7.2 vLLM (single- or multi-GPU, production serving)

git clone https://github.com/vllm-project/vllm.git && cd vllm
pip install -e . -v                          # builds FlashInfer CUDA kernels

python - <<'PY'
from vllm import LLM, SamplingParams

llm = LLM(model="LiquidAI/LFM2-8B-A1B", dtype="bfloat16")
sp = SamplingParams(temperature=0.3, min_p=0.15, max_tokens=60)
prompt_set = [[{"role":"user","content":"Write hello-world in JSON"}]]
out = llm.chat(prompt_set, sp)
print(out[0].outputs[0].text)
PY

Tip: vLLM already ships the LoRA adapter interface; plug your fine-tune in minutes.

7.3 llama.cpp (edge favourite – works on phones, Raspberry Pi, M2 Mac)

# 1. Grab a fresh binary with lfm2moe support (b6709 or newer)
git clone https://github.com/ggerganov/llama.cpp && cd llama.cpp
make -j

# 2. Download quantised weights
wget https://huggingface.co/LiquidAI/LFM2-8B-A1B-GGUF/resolve/main/lfm2-8b-a1b.Q4_0.gguf

# 3. Run locally
./llama-cli -m lfm2-8b-a1b.Q4_0.gguf \
            -p "List three benefits of on-device AI." \
            -n 40 --temp 0.3 -ngl 0      # -ngl 0 = CPU only

On the M2 Pro MacBook with Metal enabled the same binary reaches ≈ 38 tok/s in Q4_0; on Galaxy S24 Ultra you will see ≈ 14 tok/s – both numbers come from Liquid’s own screen recordings bundled in the release repo.

8. Fine-tuning – make the model learn your jargon

Liquid AI explicitly encourages “narrow fine-tuning” because the small active set adapts quickly. Two ready-made notebooks exist:

Notebook	Task	Link
SFT (TRL)	LoRA supervised fine-tune	Google Colab
DPO (TRL)	Direct preference alignment	Google Colab

Typical hyper-parameters (from the notebook code cells):

LoRA rank = 64, alpha = 128, dropout = 0.05
learning_rate = 2e-4, batch_size = 1, gradient_accumulation = 16
1 × A100 80 GB → 3-hour run finishes a 5 k-sample domain dataset with < 0.5 % original perplexity increase.
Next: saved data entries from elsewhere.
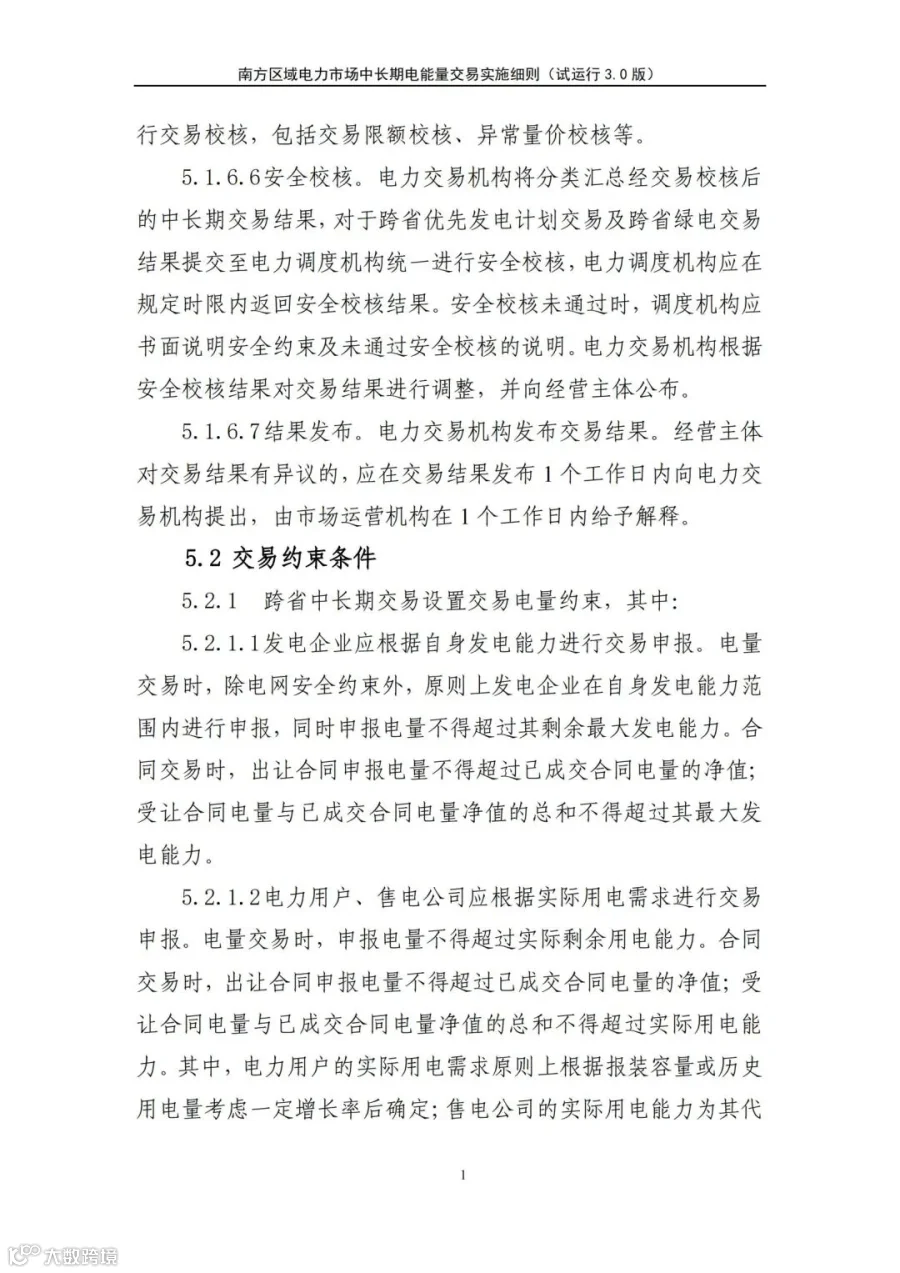 南方区域电力市场中长期电能量交易实施细则（试运行3.0版）

行交易校核，包括交易限额校核、异常量价校核等。

5.1.6.6安全校核。电力交易机构将分类汇总经交易校核后的中长期交易结果，对于跨省优先发电计划交易及跨省绿电交易结果提交至电力调度机构统一进行安全校核，电力调度机构应在规定时限内返回安全校核结果。安全校核未通过时，调度机构应书面说明安全约束及未通过安全校核的说明。电力交易机构根据安全校核结果对交易结果进行调整，并向经营主体公布。

5.1.6.7结果发布。电力交易机构发布交易结果。经营主体对交易结果有异议的，应在交易结果发布1个工作日内向电力交易机构提出，由市场运营机构在1个工作日内给予解释。

5.2 交易约束条件

5.2.1 跨省中长期交易设置交易电量约束，其中：

5.2.1.1发电企业应根据自身发电能力进行交易申报。电量交易时，除电网安全约束外，原则上发电企业在自身发电能力范围内进行申报，同时申报电量不得超过其剩余最大发电能力。合同交易时，出让合同申报电量不得超过已成交合同电量的净值；受让合同电量与已成交合同电量净值的总和不得超过其最大发电能力。

5.2.1.2电力用户、售电公司应根据实际用电需求进行交易申报。电量交易时，申报电量不得超过实际剩余用电能力。合同交易时，出让合同申报电量不得超过已成交合同电量的净值；受让合同电量与已成交合同电量净值的总和不得超过实际用电能力。其中，电力用户的实际用电需求原则上根据报装容量或历史用电量考虑一定增长率后确定；售电公司的实际用电能力为其代

1

大数跨境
9. FAQ – the questions early testers actually asked

Q1 Will the 4.7 GB Q4_0 file run on my 8 GB phone?
A1 Yes. Memory footprint during inference is ~5.2 GB (weights + 2 k context cache), leaving 2+ GB for the OS and your app.
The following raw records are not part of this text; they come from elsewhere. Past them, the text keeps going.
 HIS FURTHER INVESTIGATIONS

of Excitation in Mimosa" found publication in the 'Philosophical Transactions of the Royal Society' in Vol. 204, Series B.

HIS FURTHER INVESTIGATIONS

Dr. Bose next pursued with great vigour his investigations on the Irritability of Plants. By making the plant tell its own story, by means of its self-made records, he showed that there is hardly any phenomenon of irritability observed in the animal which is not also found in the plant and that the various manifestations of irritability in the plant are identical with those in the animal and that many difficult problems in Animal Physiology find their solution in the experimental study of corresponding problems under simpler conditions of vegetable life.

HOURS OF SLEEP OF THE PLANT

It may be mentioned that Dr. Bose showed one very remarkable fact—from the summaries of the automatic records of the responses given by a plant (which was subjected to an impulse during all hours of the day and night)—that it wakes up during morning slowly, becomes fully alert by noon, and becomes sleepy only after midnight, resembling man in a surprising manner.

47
Q2 Do I need root / jail-break?
A2 No. llama.cpp runs in user space; ExecuTorch integration (mentioned in the release) will bind to Android NNAPI without special permissions.

Q3 Is the licence business-friendly?
A3 LFM Open License v1.0 allows commercial use; you only have to document any weight modification. Obligation summary is inside the GGUF repository.
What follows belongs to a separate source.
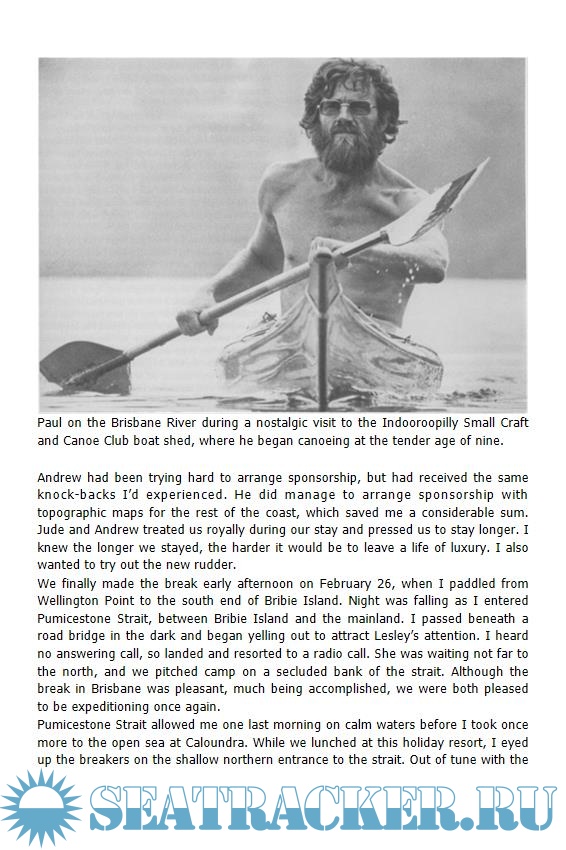 Paul on the Brisbane River during a nostalgic visit to the Indooroopilly Small Craft and Canoe Club boat shed, where he began canoeing at the tender age of nine.

Andrew had been trying hard to arrange sponsorship, but had received the same knock-backs I'd experienced. He did manage to arrange sponsorship with topographic maps for the rest of the coast, which saved me a considerable sum. Jude and Andrew treated us royally during our stay and pressed us to stay longer. I knew the longer we stayed, the harder it would be to leave a life of luxury. I also wanted to try out the new rudder.
We finally made the break early afternoon on February 26, when I paddled from Wellington Point to the south end of Bribie Island. Night was falling as I entered Pumicestone Strait, between Bribie Island and the mainland. I passed beneath a road bridge in the dark and began yelling out to attract Lesley's attention. I heard no answering call, so landed and resorted to a radio call. She was waiting not far to the north, and we pitched camp on a secluded bank of the strait. Although the break in Brisbane was pleasant, much being accomplished, we were both pleased to be expeditioning once again.
Pumicestone Strait allowed me one last morning on calm waters before I took once more to the open sea at Caloundra. While we lunched at this holiday resort, I eyed up the breakers on the shallow northern entrance to the strait. Out of tune with the

SEATRACKER.RU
Q4 How does it compare to GPT-4 or Llama-3-70 B?
A4 Those models are > 40 B active parameters and need data-centre GPUs. LFM2-8B-A1B targets private, latency-critical use-cases where cloud calls are impossible or undesirable – think medical note-taking, field technicians, or inflight translation.

Q5 Can I merge my LoRA back into the 8 B weights and ship one file?
A5 Yes. The TRL notebook shows the merge_and_unload() call; afterwards you can re-quantise with llama.cpp’s convert.py to obtain a single GGUF.

10. Take-away – sparse is no longer a lab toy

For years MoE papers ended with “…and when we scale to 1 T parameters”. Liquid AI flipped the script: small active path, still-big total capacity, mobile-CPU viable. The release artefacts – Apache-style licence, GGUF quants, vLLM back-end, TRL notebooks – mean you can treat LFM2-8B-A1B like any mainstream dense model, but gain the speed and privacy edge of sparsity.

If your roadmap includes:

An offline copilot inside a CAD tool,
A multilingual voice note recorder for journalists,
Or a RAG plug-in that must never leak source documents,

then cloning the repo, downloading 4.7 GB and typing ./llama-cli is now the fastest path to a 3 B-class brain that fits in a backpack and runs without a subscription.

Sparse experts have left the data-centre. Time to let them loose on the edge.